··· TEXTO PARA ANÁLISE

Valor econômico, v.21, n.5019, 11/06/2020. Brasil, p. A4

 

Dados discrepantes dificultam entendimento, dizem especialistas

Leila Souza Lima

Fabio Murakawa

11/06/2020

 

 

A existência de vários levantamentos diferentes sobre o número de casos de covid-19 no Brasil é uma iniciativa válida na direção da transparência, mas representa uma dificuldade para o entendimento da situação real, dizem especialistas ouvidos pelo Valor. O ideal seria que houvesse uma fonte confiável responsável pela tabulação de informações, coisa que deixou de ocorrer com a suspensão da divulgação de dados pelo Ministério da Saúde - agora retomada.

Para Karina Ribeiro, professora do Departamento de Saúde Coletiva da Faculdade de Ciências Médicas da Santa Casa de São Paulo, o excesso de fontes com dados discrepantes "confunde o cidadão". Karina é também pesquisadora do Observatório Covid-19 BR, que reúne mais de 50 especialistas.

Nos últimos dias, diferentes canais foram lançados com o intuito de subsidiar equipes técnicas de saúde, gestores públicos e a população com números que retratem a curva de transmissão do coronavírus no país, depois que o governo deixou de publicar ou passou a atrasar a publicação dos dados. Entre essas iniciativas está o um consórcio entre "O Globo, "Extra", G1, "Estado de S. Paulo", Folha de S.Paulo" e UOL, que levanta as informações junto aos órgãos estaduais de Saúde. O Valor também publica os dados do consórcio (ver reportagem Ministério aponta 1.272 mortes em 24 horas).

Uma das plataformas que fornecem informações sobre óbitos por coronavírus - o portal de Transparência do Registro Civil, iniciativa independente dos Cartórios de Registro Civil do Brasil - baseia-se, no entanto, em documento indiscutível: a Declaração de Óbito (DO), que permite legalmente o registro. Os números do site, porém, são sempre menores que os reportados por municípios, Estados e pelo Ministério da Saúde, devido aos prazos legais para lavrar o documento final.

······

* **LISTA DE ATIVIDADES**
1) Transcreva da reportagem sobre dados de covid-19 o trecho que começa nas palavras "Dados discrepantes dificultam" e vai até "- agora retomada.", inclusive.
2) Enumere todos os veículos de imprensa que, segundo a reportagem sobre dados de covid-19, compõem o consórcio que levanta informações junto aos órgãos estaduais de Saúde.
3) Dê continuidade à reportagem sobre dados de covid-19 a partir da última frase apresentada.
Os itens a seguir não têm relação com a reportagem sobre dados de covid-19.

··· MATERIAL EXTRAÍDO

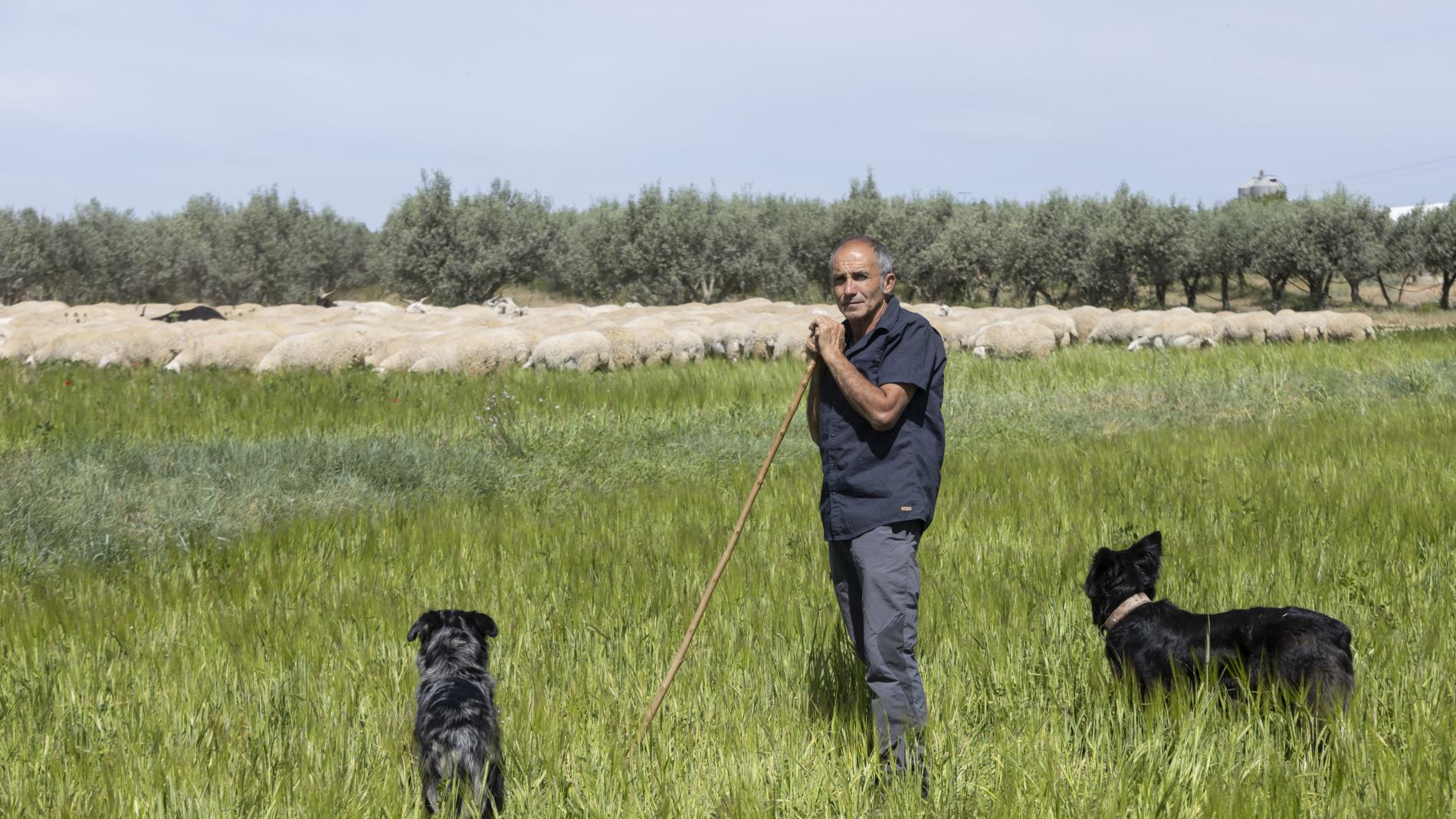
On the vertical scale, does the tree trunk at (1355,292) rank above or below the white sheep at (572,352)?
above

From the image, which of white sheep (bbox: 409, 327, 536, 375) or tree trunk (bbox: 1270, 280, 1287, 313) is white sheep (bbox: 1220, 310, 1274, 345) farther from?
tree trunk (bbox: 1270, 280, 1287, 313)

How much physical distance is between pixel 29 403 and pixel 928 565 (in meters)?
10.8

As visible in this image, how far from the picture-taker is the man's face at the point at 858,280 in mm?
3588

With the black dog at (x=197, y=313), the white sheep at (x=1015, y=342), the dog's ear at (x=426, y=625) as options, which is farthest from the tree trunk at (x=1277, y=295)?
the dog's ear at (x=426, y=625)

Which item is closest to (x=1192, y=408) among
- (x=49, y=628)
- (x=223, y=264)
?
(x=49, y=628)

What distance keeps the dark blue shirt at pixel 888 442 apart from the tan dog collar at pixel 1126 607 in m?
0.99

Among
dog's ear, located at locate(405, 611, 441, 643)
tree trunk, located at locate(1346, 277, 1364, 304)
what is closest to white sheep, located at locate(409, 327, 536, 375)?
dog's ear, located at locate(405, 611, 441, 643)

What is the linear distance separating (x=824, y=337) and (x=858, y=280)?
0.24 metres

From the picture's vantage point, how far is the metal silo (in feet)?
272

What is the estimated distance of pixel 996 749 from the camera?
3.46 m

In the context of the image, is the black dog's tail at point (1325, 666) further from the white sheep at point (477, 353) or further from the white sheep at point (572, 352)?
the white sheep at point (572, 352)

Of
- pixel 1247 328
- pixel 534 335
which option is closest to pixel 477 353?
pixel 534 335

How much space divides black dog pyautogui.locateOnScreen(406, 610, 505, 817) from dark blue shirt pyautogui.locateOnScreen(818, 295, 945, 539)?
131 cm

······

* **RESPOSTAS ESCRITAS**
1)
Dados discrepantes dificultam entendimento, dizem especialistas

Leila Souza Lima

Fabio Murakawa

11/06/2020

 

 

A existência de vários levantamentos diferentes sobre o número de casos de covid-19 no Brasil é uma iniciativa válida na direção da transparência, mas representa uma dificuldade para o entendimento da situação real, dizem especialistas ouvidos pelo Valor. O ideal seria que houvesse uma fonte confiável responsável pela tabulação de informações, coisa que deixou de ocorrer com a suspensão da divulgação de dados pelo Ministério da Saúde - agora retomada.

2) O Globo, Extra, G1, Estado de S. Paulo, Folha de S.Paulo e UOL.

3)
Para Karina, apesar da confusão as diferenças não causam prejuízo, pois do ponto de vista científico estão aproximadas e fornecem, se o abastecimento de dados for diário, regular e padronizado, a ideia da evolução da pandemia. "Eles mesmos explicam no portal de Transparência a razão de 'atraso'. A família ou responsável por essa tarefa tem até 24 horas após o óbito para fazer o registro em cartório, que tem até cinco dias para efetuar o registro de óbito. Depois são até oito dias para enviar a informação à Central Nacional de Informações do Registro Civil. Então são cerca de 15 dias para a contabilização. Essa discrepância é de fato esperada", explica.

Consultado sobre a discrepância nos dados, o Ministério da Saúde afirmou que "desconhece as metodologias adotadas pelas outras bases de dados e não se pronunciará". Técnicos da pasta ouvidos pelo Valor afirmam que alguns fatores podem levar às variações entre as diferentes bases de dados. Um deles é o horário de divulgação. O ministério coleta os dados dos Estados que chegam até as 17 horas, para divulgação às 18 horas - embora ontem o número tenha saído com quase uma hora de atraso. Já os números do consórcio de jornais, divulgados por volta das 20 horas, são tabulados mais tarde.

Outro fato que pode causar desencontros de números é o fato de uma pessoa morar numa cidade, onde o registro da morte deve ser feito, e ter morrido em outra, onde a Declaração de Óbito foi fornecida. "Mas são poucos casos, que não causam grandes discrepâncias. É mais comum ocorrerem diferenças na notificação de casos confirmados, pois as pessoas podem ir a mais de um estabelecimento de saúde", diz Karina.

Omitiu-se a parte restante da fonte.